Frage: Welche Bedeutung hatte der Trainerwechsel für Sie persönlich? In der Hinrunde unter Frontzeck waren Sie meistens Ersatz. Lucien Favre hält hingegen große Stücke auf Sie.
Neustädter: Was soll ich dazu sagen? Auf diese Frage kann ich eigentlich keine Antwort geben. Unter Frontzeck hatte ich bereits Einsätze in der Rückrunde und mache jetzt weiter meine Spiele.
Frage: Der Klassenerhalt nimmt immer realistischere Züge an. In der Euphorie vergisst man da schnell, dass das Restprogramm knüppelhart ist. Mit Hannover wartet auswärts direkt die nächste Spitzenmannschaft.

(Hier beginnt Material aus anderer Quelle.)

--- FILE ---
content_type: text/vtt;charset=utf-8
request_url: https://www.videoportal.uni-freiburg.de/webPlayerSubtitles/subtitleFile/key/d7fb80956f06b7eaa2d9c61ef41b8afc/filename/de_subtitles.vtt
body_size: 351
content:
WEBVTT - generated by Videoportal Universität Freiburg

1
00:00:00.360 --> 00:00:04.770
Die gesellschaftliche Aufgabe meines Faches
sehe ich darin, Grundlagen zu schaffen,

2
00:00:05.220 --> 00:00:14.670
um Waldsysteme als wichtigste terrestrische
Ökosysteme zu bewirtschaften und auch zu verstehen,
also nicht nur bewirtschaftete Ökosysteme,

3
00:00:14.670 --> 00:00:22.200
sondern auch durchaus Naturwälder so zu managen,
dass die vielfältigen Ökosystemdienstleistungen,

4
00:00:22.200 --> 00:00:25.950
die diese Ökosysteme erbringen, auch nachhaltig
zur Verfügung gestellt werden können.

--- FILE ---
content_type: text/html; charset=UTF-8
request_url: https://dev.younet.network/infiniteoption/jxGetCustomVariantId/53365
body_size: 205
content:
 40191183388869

Neustädter: Das stimmt, aber heute war es auch hart. Wir haben ein gutes Gefühl und werden uns jetzt erst einmal ausruhen. Wir müssen das Spiel gegen Hannover genauso angehen wie die Spiele in München und Mainz. Man hat heute gesehen, dass jeder Gegner zu schlagen ist, wenn man als Mannschaft gut funktioniert, hinten die Räume zumacht und sich vorne Chancen erspielt.